Outrage in Bolivia after 12-year-old living in jail raped

LA PAZ (AFP) - The case of a 12-year-old girl who is pregnant after being raped for years by her father and others in a La Paz prison has sparked outrage in Bolivia over the practice of letting children live in jails.

According to government figures, about 1,500 young children and adolescents live in Bolivian prisons with their convict relatives - a situation critics say is ripe for the kind of abuse suffered by the young girl.

Children of inmates often are forced to live with them in prison because they have no other relatives, or because both parents are in jail.

"The girl is two months' pregnant," said the country's prisons director Ramiro Llanos.

The child has told authorities she was repeatedly raped by her father, uncle and godfather since she was eight years old, Mr Llanos told local media Wednesday.

The case is now in the hands of child protection officials, who have offered the girl psychological counseling.

University professor and political analyst Carlos Cordero said the girl's situation was in part the result of the "miserable conditions and neglect of the inmates."

The San Pedro prison in La Paz, where 500 children live with their parents and where the incident took place, is infamous because several years ago, visitors were able to easily buy cocaine as police turned a blind eye.

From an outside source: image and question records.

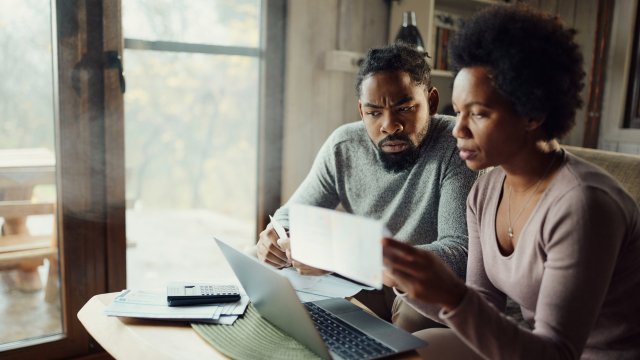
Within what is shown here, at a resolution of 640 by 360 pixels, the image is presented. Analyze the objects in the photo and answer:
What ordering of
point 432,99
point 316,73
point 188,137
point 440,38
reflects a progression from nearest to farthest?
point 432,99 < point 188,137 < point 316,73 < point 440,38

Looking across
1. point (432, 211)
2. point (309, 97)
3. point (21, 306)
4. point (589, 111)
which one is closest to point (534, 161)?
point (432, 211)

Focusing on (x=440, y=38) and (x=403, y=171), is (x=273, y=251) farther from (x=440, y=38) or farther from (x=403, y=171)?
(x=440, y=38)

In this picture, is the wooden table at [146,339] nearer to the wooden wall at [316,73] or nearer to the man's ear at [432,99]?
the man's ear at [432,99]

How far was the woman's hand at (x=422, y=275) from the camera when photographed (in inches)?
34.6

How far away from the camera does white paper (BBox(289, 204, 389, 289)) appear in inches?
32.9

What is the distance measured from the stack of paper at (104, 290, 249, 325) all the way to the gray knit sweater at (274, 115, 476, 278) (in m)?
0.51

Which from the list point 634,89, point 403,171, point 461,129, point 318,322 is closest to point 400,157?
point 403,171

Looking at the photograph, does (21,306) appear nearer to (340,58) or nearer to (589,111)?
(340,58)

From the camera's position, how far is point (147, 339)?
41.9 inches

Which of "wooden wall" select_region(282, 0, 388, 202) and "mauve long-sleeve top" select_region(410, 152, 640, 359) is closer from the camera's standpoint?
"mauve long-sleeve top" select_region(410, 152, 640, 359)

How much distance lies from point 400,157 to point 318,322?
2.17 feet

The minors share living space with violent criminals - murderers, rapists, gang members and drug dealers. They witness the rampant use of alcohol and drugs, as well as the bloody fights that frequently erupt.

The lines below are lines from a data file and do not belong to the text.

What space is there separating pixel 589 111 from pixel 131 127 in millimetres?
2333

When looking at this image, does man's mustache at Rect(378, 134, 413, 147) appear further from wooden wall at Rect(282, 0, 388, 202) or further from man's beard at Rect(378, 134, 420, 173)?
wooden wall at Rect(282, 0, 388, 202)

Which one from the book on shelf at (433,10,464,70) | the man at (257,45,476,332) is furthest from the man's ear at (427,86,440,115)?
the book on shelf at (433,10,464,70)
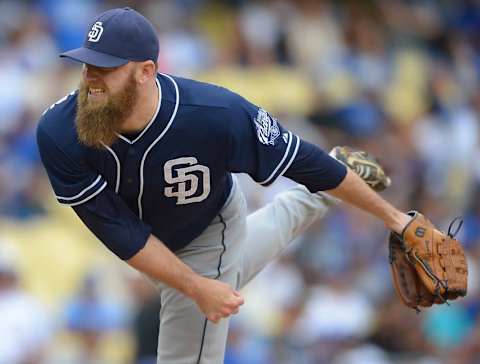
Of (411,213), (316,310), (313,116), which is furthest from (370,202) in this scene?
(313,116)

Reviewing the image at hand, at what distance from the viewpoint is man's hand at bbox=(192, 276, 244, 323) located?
4773 mm

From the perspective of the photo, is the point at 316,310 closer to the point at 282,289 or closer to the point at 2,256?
the point at 282,289

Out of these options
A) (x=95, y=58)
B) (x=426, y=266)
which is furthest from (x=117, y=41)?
(x=426, y=266)

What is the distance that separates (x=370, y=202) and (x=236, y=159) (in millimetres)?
637

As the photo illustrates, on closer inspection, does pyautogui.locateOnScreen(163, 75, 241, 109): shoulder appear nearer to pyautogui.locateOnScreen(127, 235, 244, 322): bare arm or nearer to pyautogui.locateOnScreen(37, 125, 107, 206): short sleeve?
pyautogui.locateOnScreen(37, 125, 107, 206): short sleeve

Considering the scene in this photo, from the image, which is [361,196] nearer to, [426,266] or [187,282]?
[426,266]

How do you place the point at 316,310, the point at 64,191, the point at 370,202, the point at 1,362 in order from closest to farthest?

"It is traumatic to live in a place like this," said Stefano Toricini, a volunteer for an Italian non-governmental organization who has provided counseling to children at San Pedro for the past decade.

"The kids live in a state of constant psychological pressure, and the culture of violence that pervades prisons is not for children."

Mr Llanos - who spent part of his childhood living in a jail with his father, a political prisoner of the country's military dictatorship in the 1960s - called on police to "stop being so corrupt and stop allowing children in prisons," in comments to the Pagina Siete newspaper.

For Yolanda Herrera, president of the independent Human Rights Assembly, "the problem is not that children are inside prisons - the problem is that there are no state policies for the protection of children."

Bolivia's police chief, General Alberto Aracena, said: "As a human being, I cannot imagine that children are made to live in prisons, because I can see that they are exposed to all sorts of dangers and risks."

With the support of Congress, police have said they will carry out a census of the children living in prisons and give officers special training to deal with the situation, Gen Aracena said.

Prisons in Bolivia are the second most crowded in the region, after those in El Salvador. They are designed to house 3,740 prisoners, but there are 13,840 inmates, according to the Organisation of American States.